Here to save the day and meet the computational demands for large-scale DL recommender systems training and inference, Nvidia has introduced Merlin.

Merlin is an end-to-end recommender on a GPU framework for fast feature engineering and high training throughput. Merlin, says Nvidia, also offers fast experimentation and production retraining of DL recommender models, and low latency, high-throughput, production inference.

Merlin includes tools for building deep learning-based recommendation systems that provide better predictions than traditional methods and increase click-through rates. Each stage of the pipeline is optimized to support hundreds of terabytes of data, all accessible through easy-to-use APIs.

• Merlin ETL is a collection of tools for fast recommender system feature engineering and preprocessing on GPU.
• Merlin training is a collection of DL recommender system models and training tools.
• Merlin inference is Nvidia’s TensorRT and Triton Inference Server (formerly TensorRT Inference Server).

NVTabular is a feature engineering and preprocessing library, designed to quickly and easily manipulate terabyte-scale datasets.

What do we think?

The terminology of AI systems, in general, and recommendation systems, in particular, are arcane and mind boggling to the non-practitioner. Compounded by esoteric acronyms, it’s difficult to make sense out of what is being offered and its benefit.

But, one can model the problem in a thought experiment quite easily—e.g., the bread and butter example above. Think of all the times you’ve looked at something on the web out of curiosity and then how advertisements for that type of thing suddenly appear in every web search you look at thereafter. Or, if you’ve ever bought something on Amazon or from one of its competitors, how as you try to get to the check out page you are offered suggestions, discount coupons, and quantity discounts. That’s all done by inference systems in the cloud that are training in realtime on the data you provide in searching or buying. It’s lighting fast, remarkably focused, and, as Huang says, will make users feel as if they have theirs on private and customized web.

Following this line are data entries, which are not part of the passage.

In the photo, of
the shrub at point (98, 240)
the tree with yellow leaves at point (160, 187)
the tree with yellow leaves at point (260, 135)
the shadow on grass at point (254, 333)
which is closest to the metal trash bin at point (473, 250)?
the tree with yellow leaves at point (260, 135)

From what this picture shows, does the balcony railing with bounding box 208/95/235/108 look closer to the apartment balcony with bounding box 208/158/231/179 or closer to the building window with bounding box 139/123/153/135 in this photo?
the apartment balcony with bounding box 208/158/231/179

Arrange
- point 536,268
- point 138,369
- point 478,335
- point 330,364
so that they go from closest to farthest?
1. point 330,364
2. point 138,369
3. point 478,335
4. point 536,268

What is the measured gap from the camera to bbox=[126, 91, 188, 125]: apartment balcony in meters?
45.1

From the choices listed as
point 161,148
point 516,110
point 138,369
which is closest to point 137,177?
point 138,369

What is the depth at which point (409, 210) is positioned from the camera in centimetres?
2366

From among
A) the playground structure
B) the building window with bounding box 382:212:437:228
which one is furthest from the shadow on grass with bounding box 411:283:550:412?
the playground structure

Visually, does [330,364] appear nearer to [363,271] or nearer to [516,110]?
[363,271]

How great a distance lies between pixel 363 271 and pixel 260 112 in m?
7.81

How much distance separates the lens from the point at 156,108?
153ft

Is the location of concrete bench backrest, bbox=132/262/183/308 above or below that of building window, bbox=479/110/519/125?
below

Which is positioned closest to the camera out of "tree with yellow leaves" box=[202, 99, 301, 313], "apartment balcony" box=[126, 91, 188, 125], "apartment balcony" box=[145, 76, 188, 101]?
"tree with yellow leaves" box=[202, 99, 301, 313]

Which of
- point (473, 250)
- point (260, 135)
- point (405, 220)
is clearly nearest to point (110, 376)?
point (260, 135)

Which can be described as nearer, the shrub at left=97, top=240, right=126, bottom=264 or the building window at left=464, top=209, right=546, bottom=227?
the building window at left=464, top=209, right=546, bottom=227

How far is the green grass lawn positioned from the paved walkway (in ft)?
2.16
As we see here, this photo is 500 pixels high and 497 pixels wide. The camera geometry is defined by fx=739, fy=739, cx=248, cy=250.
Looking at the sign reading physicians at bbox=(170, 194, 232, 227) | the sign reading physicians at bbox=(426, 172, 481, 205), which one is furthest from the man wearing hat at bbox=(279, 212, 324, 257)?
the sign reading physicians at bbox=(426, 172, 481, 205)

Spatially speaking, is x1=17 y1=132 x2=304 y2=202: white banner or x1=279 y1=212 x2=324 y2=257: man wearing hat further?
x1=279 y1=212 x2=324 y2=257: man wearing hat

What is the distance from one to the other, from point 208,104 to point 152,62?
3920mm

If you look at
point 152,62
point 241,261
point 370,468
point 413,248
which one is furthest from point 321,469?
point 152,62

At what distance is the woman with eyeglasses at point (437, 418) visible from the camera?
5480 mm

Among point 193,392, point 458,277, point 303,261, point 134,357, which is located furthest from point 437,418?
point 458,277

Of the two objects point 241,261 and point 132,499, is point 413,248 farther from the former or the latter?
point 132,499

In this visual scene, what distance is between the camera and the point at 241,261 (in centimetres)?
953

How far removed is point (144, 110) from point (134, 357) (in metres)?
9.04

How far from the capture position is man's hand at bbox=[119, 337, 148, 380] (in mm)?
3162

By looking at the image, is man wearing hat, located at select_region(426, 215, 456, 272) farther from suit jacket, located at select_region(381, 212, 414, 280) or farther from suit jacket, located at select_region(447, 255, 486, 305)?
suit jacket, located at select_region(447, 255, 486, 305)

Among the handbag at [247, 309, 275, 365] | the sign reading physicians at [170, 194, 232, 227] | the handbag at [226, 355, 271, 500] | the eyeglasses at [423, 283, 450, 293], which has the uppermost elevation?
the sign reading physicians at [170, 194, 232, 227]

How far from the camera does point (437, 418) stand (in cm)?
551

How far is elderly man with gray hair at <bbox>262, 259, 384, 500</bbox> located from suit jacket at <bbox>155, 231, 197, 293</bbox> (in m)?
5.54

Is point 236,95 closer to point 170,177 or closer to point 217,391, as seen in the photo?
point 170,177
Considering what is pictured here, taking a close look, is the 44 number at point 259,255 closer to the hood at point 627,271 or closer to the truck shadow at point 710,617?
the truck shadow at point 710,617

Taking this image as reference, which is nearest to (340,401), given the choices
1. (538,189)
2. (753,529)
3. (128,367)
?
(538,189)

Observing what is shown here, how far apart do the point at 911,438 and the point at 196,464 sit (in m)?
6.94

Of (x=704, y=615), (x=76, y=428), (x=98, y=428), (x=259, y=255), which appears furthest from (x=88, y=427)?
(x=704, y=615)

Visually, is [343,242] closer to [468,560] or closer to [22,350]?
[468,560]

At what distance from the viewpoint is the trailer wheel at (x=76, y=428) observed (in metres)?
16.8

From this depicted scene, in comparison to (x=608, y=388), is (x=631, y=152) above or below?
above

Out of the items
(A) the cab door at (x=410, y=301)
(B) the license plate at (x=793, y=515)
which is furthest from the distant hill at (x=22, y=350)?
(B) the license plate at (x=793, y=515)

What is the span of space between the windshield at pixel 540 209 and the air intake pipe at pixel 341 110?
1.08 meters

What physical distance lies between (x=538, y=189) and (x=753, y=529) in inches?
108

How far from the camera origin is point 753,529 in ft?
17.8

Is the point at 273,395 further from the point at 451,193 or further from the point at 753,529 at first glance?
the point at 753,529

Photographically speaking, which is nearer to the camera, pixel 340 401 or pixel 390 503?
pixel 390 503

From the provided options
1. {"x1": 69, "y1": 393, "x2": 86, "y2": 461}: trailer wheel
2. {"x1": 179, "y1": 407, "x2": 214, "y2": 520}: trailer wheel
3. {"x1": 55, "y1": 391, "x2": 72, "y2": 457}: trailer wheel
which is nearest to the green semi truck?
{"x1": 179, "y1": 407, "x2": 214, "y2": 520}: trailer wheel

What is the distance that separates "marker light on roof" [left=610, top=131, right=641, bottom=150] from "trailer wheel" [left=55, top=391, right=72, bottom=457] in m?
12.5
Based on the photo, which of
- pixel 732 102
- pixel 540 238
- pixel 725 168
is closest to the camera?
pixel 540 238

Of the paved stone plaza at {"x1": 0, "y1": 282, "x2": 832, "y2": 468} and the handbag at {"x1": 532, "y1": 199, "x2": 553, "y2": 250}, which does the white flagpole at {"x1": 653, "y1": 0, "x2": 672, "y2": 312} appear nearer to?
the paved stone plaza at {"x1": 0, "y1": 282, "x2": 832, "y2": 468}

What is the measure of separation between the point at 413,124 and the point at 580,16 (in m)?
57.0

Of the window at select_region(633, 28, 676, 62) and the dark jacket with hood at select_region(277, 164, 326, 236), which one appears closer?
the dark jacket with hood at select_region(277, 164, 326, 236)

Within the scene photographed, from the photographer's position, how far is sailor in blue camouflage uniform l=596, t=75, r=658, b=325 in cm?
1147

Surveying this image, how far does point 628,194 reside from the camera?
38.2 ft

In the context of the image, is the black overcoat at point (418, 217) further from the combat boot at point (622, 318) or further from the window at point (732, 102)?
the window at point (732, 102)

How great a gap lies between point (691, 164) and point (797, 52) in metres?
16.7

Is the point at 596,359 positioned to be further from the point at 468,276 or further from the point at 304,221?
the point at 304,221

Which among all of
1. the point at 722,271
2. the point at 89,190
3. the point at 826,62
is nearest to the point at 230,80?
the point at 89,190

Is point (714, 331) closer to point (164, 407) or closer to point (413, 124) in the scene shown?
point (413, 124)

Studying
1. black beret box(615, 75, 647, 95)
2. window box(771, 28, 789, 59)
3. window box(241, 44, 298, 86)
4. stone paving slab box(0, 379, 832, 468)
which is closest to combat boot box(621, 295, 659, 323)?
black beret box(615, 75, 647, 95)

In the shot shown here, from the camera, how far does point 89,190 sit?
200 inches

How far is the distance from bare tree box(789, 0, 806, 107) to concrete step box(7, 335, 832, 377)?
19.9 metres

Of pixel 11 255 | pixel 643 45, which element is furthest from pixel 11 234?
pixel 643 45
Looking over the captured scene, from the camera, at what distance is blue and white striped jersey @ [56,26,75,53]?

The downside is it corrals you and stamps you with a profile that might even distract you away from alternative solutions. The even more sinister aspect is biasing toward brands, which is a current acquisition being leveled at Amazon by the US government.

But how is that any different than car or clothing salesman offering you accessories and trying to “sell you up,” top more expensive items? It’s not, and it’s the name of the game in sales to maximize the sales event. New customers are very expensive to get, and when you get one, or even a prospect you want to make the most of the salesperson’s time, or in this case, the AI’s time.

And, more times than not, you will be delighted with what is being offered to you. Many times, it’s things you didn’t know about. Overall, we see this as a good thing, and not a threat.